İslamiyet'in günümüze kadar gelip dayanmasında başka milletlerin Müslümanlığı kabul etmesinin önemi büyüktür. İslamiyet önce Arapların içinde gelişip büyüdü. Daha sonra Türk milleti Müslüman olarak İslam bayrağını daha ilerilere götürmeseydi, Binnabi’nin (Malik bin Nebi) de tespitiyle, dinimiz çıktığı yer olan çöllere geri dönerdi. (Allah u alem)

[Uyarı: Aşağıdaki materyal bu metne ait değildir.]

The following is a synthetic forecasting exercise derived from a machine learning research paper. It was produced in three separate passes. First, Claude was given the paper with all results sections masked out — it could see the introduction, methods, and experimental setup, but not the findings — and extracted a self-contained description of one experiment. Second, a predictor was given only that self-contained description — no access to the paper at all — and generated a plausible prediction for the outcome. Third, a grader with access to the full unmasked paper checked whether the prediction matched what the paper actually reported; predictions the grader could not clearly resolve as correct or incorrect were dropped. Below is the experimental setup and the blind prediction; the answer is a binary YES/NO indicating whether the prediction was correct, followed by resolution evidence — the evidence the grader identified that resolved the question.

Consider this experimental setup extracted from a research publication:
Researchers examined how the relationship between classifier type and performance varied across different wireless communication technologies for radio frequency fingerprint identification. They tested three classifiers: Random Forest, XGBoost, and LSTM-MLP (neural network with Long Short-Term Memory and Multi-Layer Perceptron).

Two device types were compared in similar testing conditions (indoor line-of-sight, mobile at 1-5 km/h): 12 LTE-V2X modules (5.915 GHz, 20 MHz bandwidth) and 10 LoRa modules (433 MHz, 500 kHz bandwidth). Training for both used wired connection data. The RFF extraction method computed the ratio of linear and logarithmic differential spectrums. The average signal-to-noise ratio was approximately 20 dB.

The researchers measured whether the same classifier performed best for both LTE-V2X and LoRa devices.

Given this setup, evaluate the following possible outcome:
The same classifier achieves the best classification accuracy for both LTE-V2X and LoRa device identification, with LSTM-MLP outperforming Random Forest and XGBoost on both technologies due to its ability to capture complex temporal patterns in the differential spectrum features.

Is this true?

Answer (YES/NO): NO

Günümüzden Osmanlı tarihine; geriye doğru baktığımızda görüyoruz ki Balkanlarda Arnavutların ve Boşnakların İslamiyet'i kabul etmesi Osmanlının en büyük açılımı ve kazanımıydı. Devlet, siyaset, güç ve kuvvet gelip geçiyor fakat bu güç ve imkanla temin edilen bir milletin hidayeti ise kıyametlere kadar devam edebiliyordu.
Moğollar özellikle 13. asırda İslam beldelerini yaktılar yıktılar. Fakat daha sonra Cengiz Han’ın devleti pek çok parçaya bölündü. Müslümanlarla savaşan Moğolların bir kısmı daha sonra Müslümanlığı tanıdı ve Müslüman oldu. Öyle ki parçalanan Cengiz Hanın topraklarında Timur İmparatorluğu gibi bir Müslüman devleti dahi teşekkül etti.
Evet, artık vazife göremeyen Müslümanlara mukabil İslamiyet'i haysiyetle temsil etme konusunda daha elyak bazı milletlerin toptan bu işin içine girerek boyunduruğu ayağa kaldırabileceklerine dair ümidimizi kamçılayan bir ayetle konumuzu bağlayalım:
“Eğer siz dinden dönerseniz sizin yerinize Allah başka bir kavim getirir.” (Maide 54)
Bir milletin İslamiyet hesabına dirilmesi ancak iki şekilde olur. Ya bir Müslüman millet dirilişin dinamiklerine uyar ya da zaten maddeten dirilmiş bir millet toptan İslamiyet'i seçer. Alemi İslam'ın genel manzarasına göre ikinci şık daha mümkün gözüküyor.